== What you will do ==
Where the records below reach the line containing "view Sang Bast", start transcribing, and end with the line containing "Fermeture eclair kaki 18cm", exactly and with nothing else added.

++++ Material supplied

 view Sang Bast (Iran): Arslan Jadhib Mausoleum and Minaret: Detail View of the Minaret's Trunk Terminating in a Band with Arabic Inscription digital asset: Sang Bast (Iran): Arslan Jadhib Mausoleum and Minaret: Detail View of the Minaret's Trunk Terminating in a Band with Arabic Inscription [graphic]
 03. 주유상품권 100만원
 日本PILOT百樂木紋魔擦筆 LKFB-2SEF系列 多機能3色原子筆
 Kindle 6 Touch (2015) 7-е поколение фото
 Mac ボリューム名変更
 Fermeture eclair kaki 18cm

++++++++
++++ Material supplied

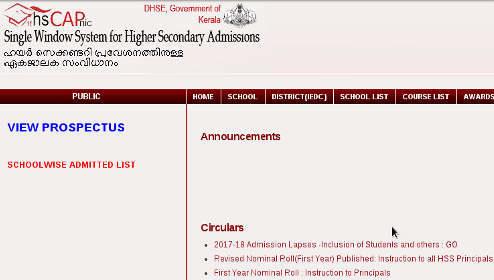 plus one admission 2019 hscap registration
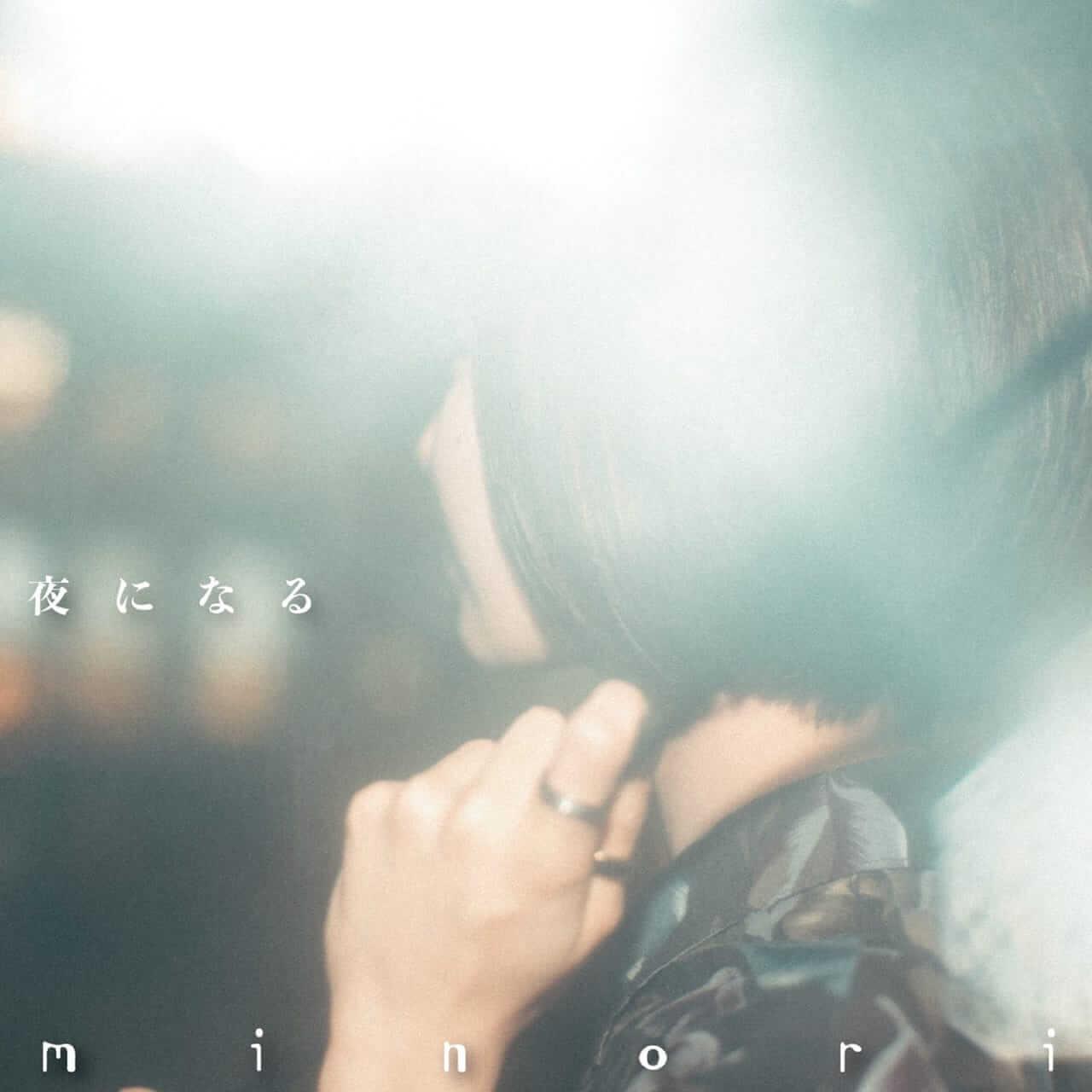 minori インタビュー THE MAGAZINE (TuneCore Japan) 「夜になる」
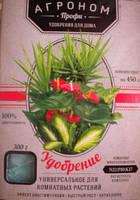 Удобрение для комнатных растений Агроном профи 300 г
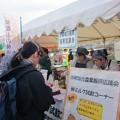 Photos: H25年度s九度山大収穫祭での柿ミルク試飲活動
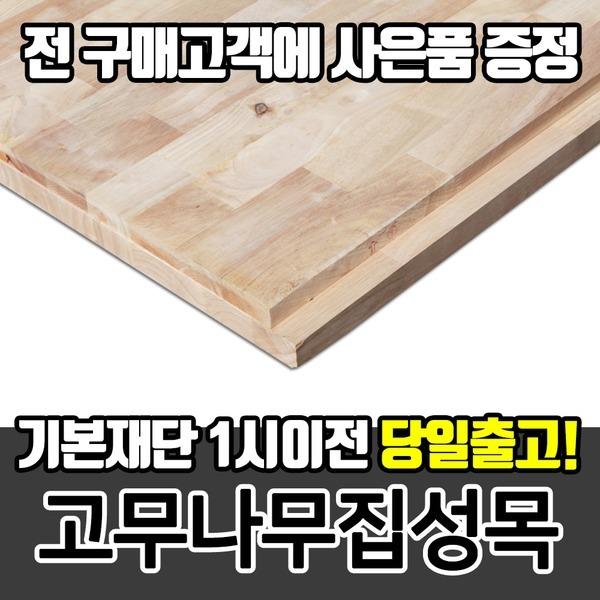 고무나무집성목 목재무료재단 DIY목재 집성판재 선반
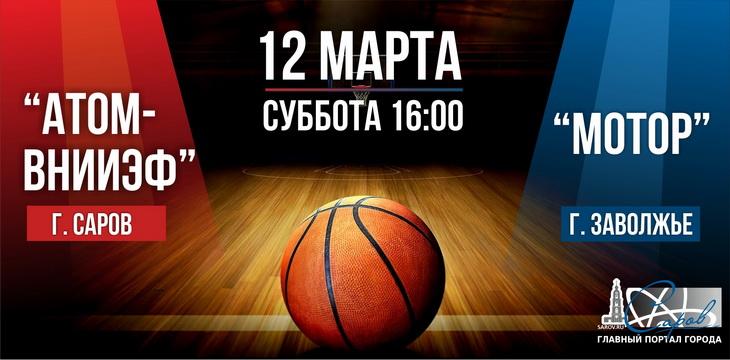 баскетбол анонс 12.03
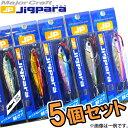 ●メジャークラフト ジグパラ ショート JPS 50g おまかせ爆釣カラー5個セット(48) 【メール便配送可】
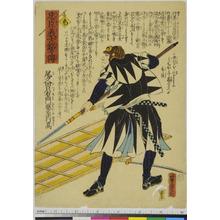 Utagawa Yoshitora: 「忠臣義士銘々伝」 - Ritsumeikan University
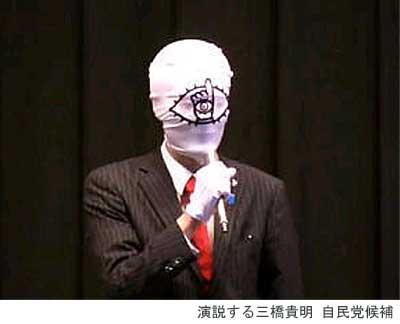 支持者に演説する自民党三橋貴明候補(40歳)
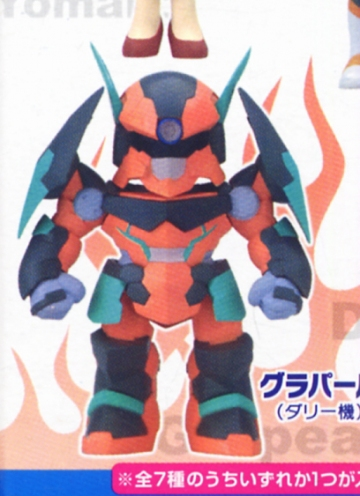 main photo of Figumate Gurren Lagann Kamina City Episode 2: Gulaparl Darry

++++++++

== Written answer ==
 view Sang Bast (Iran): Arslan Jadhib Mausoleum and Minaret: Detail View of the Minaret's Trunk Terminating in a Band with Arabic Inscription digital asset: Sang Bast (Iran): Arslan Jadhib Mausoleum and Minaret: Detail View of the Minaret's Trunk Terminating in a Band with Arabic Inscription [graphic]
 03. 주유상품권 100만원
 日本PILOT百樂木紋魔擦筆 LKFB-2SEF系列 多機能3色原子筆
 Kindle 6 Touch (2015) 7-е поколение фото
 Mac ボリューム名変更
 Fermeture eclair kaki 18cm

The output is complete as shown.